SOURCE EXTRACT:
::::::::
How does Israel cope with the civil war in Syria, the threat of Iran’s nuclear capability, Russia’s entry into the neighborhood, and other dangers? Guests at the Friends of the Israel Defense Forces (FIDF) gala on Oct. 23 at the New York Hilton got a unique perspective on Israel’s response to the threats from the Arab Spring.
Maj. Gen. Amir Eshel, who retired this year as head of the Israel Air Force, told the 1,200 dinner guests that traditionally the air force is a big stick for big wars. But a big stick no longer works in the Middle East where the situation is so fragile. “You also need to develop the ability to surgically thread the needle, to become a scalpel as opposed to a bull in a china shop. A scalpel that acts quietly, surgically, without deteriorating into a state of war that nobody wants.”
::::::::
MATERIAL SHOWN:

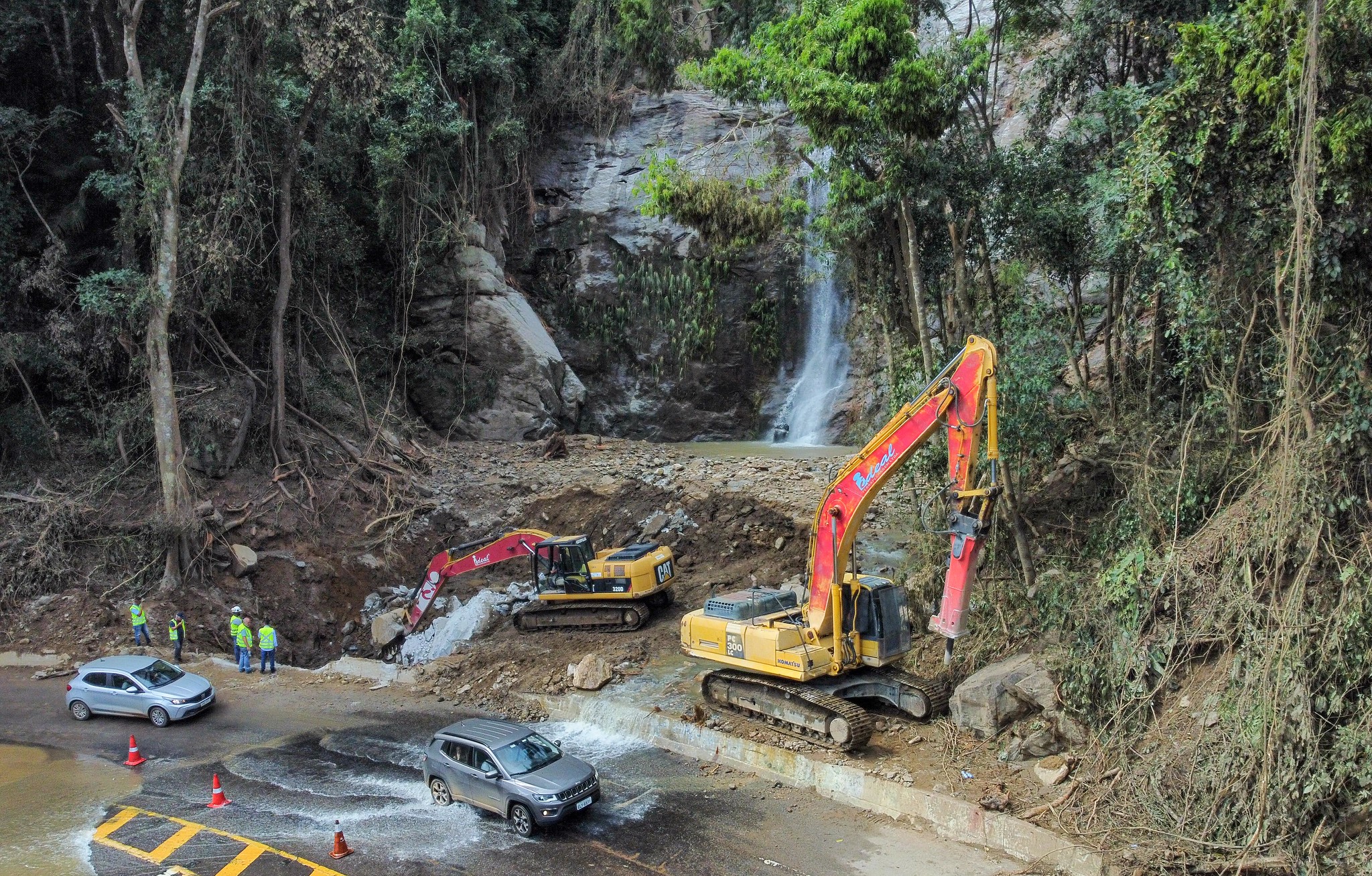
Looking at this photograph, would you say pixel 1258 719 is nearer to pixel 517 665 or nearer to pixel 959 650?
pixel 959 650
::::::::
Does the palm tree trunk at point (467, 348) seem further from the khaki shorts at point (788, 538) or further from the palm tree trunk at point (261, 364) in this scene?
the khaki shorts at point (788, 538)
::::::::
ASSIGNED TASK: From the article on the FIDF gala, pull out the passage from "How does Israel" up to and including "the Arab Spring.".

TASK SOLUTION:
How does Israel cope with the civil war in Syria, the threat of Iran’s nuclear capability, Russia’s entry into the neighborhood, and other dangers? Guests at the Friends of the Israel Defense Forces (FIDF) gala on Oct. 23 at the New York Hilton got a unique perspective on Israel’s response to the threats from the Arab Spring.